╭─ Records for this exercise

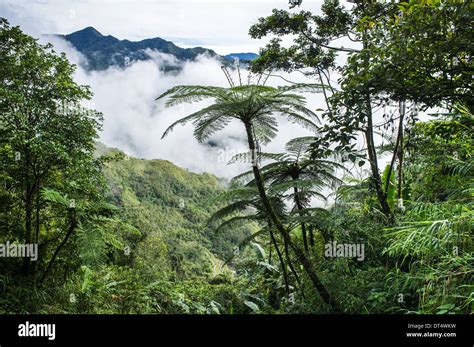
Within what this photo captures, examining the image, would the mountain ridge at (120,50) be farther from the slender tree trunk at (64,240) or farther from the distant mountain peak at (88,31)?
the slender tree trunk at (64,240)

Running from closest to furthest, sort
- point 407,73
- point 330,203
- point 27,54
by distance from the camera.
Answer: point 407,73 → point 27,54 → point 330,203

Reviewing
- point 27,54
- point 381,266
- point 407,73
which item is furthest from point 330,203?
point 27,54

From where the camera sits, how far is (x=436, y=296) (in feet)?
6.97

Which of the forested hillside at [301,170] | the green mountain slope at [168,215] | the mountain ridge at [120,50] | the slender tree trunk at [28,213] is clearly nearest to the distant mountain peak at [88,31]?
the mountain ridge at [120,50]

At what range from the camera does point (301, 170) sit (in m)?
3.39

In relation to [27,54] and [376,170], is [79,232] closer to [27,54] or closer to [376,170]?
[27,54]

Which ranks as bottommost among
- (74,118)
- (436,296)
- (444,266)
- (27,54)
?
(436,296)

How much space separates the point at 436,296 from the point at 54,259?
3.16m

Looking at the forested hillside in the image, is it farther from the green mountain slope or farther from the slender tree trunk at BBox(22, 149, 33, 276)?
→ the green mountain slope

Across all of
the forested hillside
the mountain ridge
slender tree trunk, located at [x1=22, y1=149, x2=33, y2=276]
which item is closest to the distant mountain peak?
the mountain ridge

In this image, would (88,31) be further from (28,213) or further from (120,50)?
(28,213)

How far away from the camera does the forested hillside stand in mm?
2309

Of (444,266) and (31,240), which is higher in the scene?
(31,240)
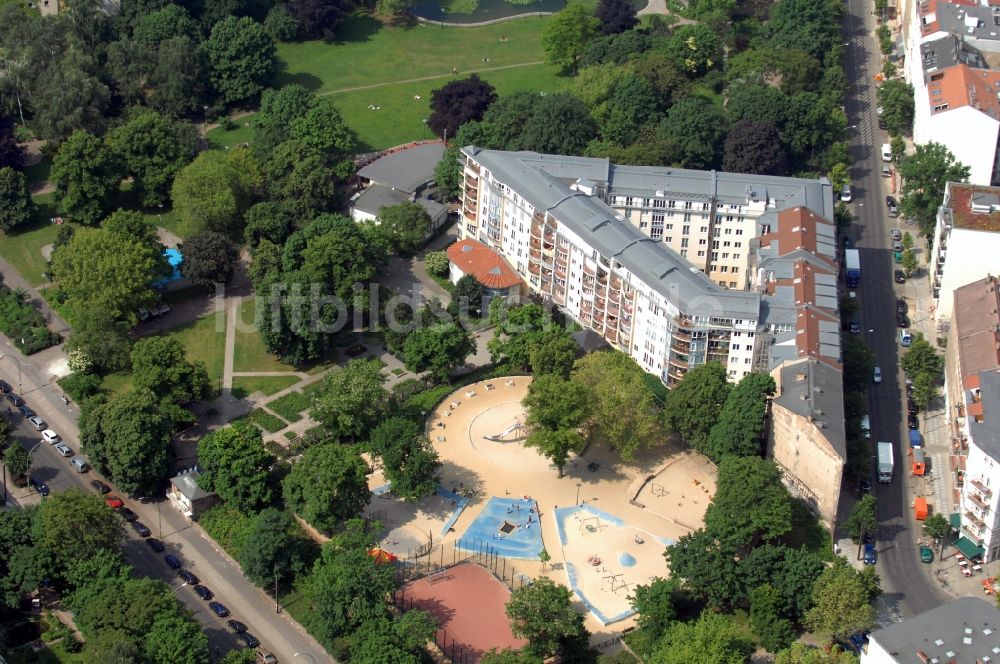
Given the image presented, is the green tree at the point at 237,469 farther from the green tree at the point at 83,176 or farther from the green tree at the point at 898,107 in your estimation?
the green tree at the point at 898,107

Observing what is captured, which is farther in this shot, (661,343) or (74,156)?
(74,156)

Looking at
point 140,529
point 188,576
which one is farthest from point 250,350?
point 188,576

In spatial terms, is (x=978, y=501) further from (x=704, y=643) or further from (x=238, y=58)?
(x=238, y=58)

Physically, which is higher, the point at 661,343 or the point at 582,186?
the point at 582,186

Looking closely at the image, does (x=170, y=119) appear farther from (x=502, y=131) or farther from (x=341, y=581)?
(x=341, y=581)

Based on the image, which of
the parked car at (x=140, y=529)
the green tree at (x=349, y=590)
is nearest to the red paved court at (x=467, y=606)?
the green tree at (x=349, y=590)

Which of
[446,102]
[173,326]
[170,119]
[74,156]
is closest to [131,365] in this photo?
[173,326]

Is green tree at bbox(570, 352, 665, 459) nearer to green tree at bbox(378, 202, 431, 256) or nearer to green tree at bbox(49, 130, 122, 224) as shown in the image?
green tree at bbox(378, 202, 431, 256)
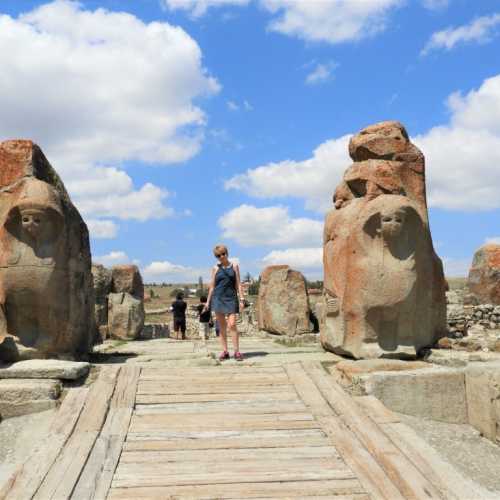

╰─

Collect each line of the rows above that contains the string "furthest". The match is case-sensitive.

Running from closest to furthest, sort
which item is furthest from point 330,203?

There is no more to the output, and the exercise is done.